SELECTION:
· · · ·
# horsepower



## mustang302 (Apr 30, 2002)

How much horsepower do you guys think this combination could produce.
1.balance and knive edge crankshat
2.shot pen connecting rods
3.high compression pistons
4.port intake and exhaust ports of head
5.5 angle valve job
6.bigger valves
7.port match intake manifold
8.extrune hone intake manifold
9.se-r throttle body
10 reground camshaft agressive
11.JWT computer
12 hotshot header
13.2.5 inch cat back exhaust\
14. fuel pressure regulator.
15.aluminim flywheel.
16.limited slip differential
What do you think 140whp at the wheels.


----------



## Adam (Apr 30, 2002)

> crankshat


Hehehe. For some reason I thought this was funny.

Not sure about the horsepower, but I think you still would want and exaust smaller than 2.5 inches.


----------



## James (Apr 29, 2002)

if you look at the sentra.net tech section under engine you can get a better idea. a lot of that they have numbers for already, assuming this is a GA16DE your talking about...



mustang302 said:


> *How much horsepower do you guys think this combination could produce.
> 1.balance and knive edge crankshat
> 2.shot pen connecting rods
> 3.high compression pistons
> ...


----------



## Guest (May 16, 2002)

I think you would be money ahead to install a SR20 with bolt-ons and make 140-145whp.


----------



## Teknokid (Jun 1, 2002)

Yeah i agree about the exhaust piping size. Since youre not running turbo, I suggest sticking with a 2" piping. Maybe 2.25" piping if you plan to add more mods than that.


----------



## Boosterwitch (Apr 15, 2002)

soupaflie said:


> *I think you would be money ahead to install a SR20 with bolt-ons and make 140-145whp. *


Agreed. How much money do you think that would all cost? You can pick up a JDM SR20 for $500 pretty easily plus all the little crap figure $1500 (should be less even with the SE-R tranny).

My bolt-on car makes 149whp.

It's an NX2000 with a POP Charger, Hotshot Header, Exhaust, S3 Cams, ECU.


----------
· · · ·
INFORMATION SUPPLIED:
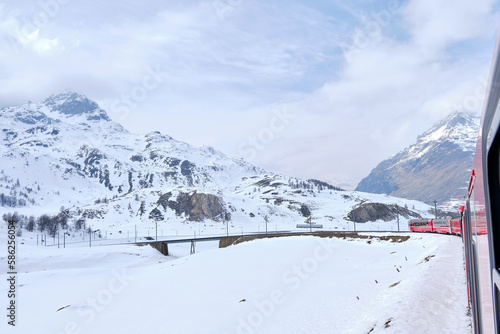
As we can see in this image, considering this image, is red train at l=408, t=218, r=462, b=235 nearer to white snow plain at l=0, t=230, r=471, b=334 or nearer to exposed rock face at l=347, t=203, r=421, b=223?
white snow plain at l=0, t=230, r=471, b=334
· · · ·
GIVEN EXERCISE 1: Summarize the horsepower thread in two sentences.
GIVEN EXERCISE 2: Retype the part of the horsepower thread starting at "## Boosterwitch (Apr" and ending at "car makes 149whp.".

FINAL RESULT 1: A poster lists sixteen modifications, among them high compression pistons, ported head ports, a reground camshaft and a Hotshot header, and asks whether the combination could produce 140whp at the wheels. Replies point to the sentra.net tech section, recommend exhaust piping smaller than 2.5 inches, and suggest installing an SR20 with bolt-ons instead, with one poster reporting that a bolt-on NX2000 makes 149whp.

FINAL RESULT 2:
## Boosterwitch (Apr 15, 2002)

soupaflie said:


> *I think you would be money ahead to install a SR20 with bolt-ons and make 140-145whp. *


Agreed. How much money do you think that would all cost? You can pick up a JDM SR20 for $500 pretty easily plus all the little crap figure $1500 (should be less even with the SE-R tranny).

My bolt-on car makes 149whp.